Original article was published on Artificial Intelligence on Medium
This raises three more questions:
Does the person inside the room understand Chinese?
Do the manuals of instructions and books understand Chinese?
Does the whole system understand Chinese?
The Chinese room can pass the Turing test, as we have said. Does this mean it can think then? This is what the experiment tries to dismantle by defending that thinking and understanding should go hand by hand, and therefore a system that can pass the Turing Test is not doing anything similar to thinking if it is not understanding.
The Legacy of the Turing Test
To finish off, let’s explore some of the most recent versions of the Turing test, along with when and how it has been passed, and the conclusions from such experiments.
ELIZA was a conversational bot, developed in the MIT in 1966 by Joseph Weizenbaum, being one of the first programs capable of processing natural language. This program, to which we could chat through a messenger service, mimicked a psychologist, encouraging the person at the other end to talk more and more about their problems.
It used sentences like ‘I see’ or ‘tell me more about this’ (see the last line of the following conversation), and repeatedly bombarded the human at the other end with questions, like shown in the following interaction.
Person: Do you think I can use this computer tomorrow?
ELIZA: Why do you ask?
Person: I should make more on-line sales.
ELIZA: Why are you not sure?
Person: My potential clients have never seen a demonstration of this system.
ELIZA: That does mean much for you?
ELIZA: You seem very enthusiastic about it
Person: This is ridiculous
ELIZA: What do you mean this is ridiculous?
Person: Is there any reason for which I can not use the computer now?
ELIZA: Tell me more about your potential clients.
In this case, the person speaking to ELIZA was told before the interaction that he was speaking to another human, and after the conversation, he didn’t suspect he had been instead talking to a machine at all.
ELIZA worked using a dictionary or keyword approach, looking for specific words within the input sentence that if found would trigger a pre-made response, which was probably a question. If none of the keywords was found, a generic response was given. Nowadays, much more sophisticated systems exist.
The Loebner Prize
The Loebner Prize is a competition hosted every year since 1990. It has had many different hosting locations like MIT, Cambridge University or the Science Museum of London.
Its goal is to evaluate the state of the art of conversational machines aspiring to pass the Turing Test and to promote Artificial Intelligence and Natural Language Processing research.

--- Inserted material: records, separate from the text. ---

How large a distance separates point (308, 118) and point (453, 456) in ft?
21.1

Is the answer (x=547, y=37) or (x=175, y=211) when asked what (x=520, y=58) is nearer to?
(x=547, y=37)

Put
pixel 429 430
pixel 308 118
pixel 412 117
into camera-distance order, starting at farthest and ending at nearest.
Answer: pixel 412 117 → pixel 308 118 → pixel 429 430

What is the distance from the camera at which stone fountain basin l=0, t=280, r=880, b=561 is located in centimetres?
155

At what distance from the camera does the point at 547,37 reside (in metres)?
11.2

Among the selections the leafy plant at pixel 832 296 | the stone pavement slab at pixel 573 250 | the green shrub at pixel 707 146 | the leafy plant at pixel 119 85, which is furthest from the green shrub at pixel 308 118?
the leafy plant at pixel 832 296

The procedure for this competition is the same that would be used for a normal Turing test: 30 different judges sit with 2 screens each and have two separate conversations: one with a computer program and one with a real person.
The goal is that of being able to correctly asses which screen belongs to the machine and which belongs to the person. Judges have various interactions with machine/human counterparts, and at the end of the day, the artificial system that has been able to fool the judges with the highest percentage success is crowned victorious.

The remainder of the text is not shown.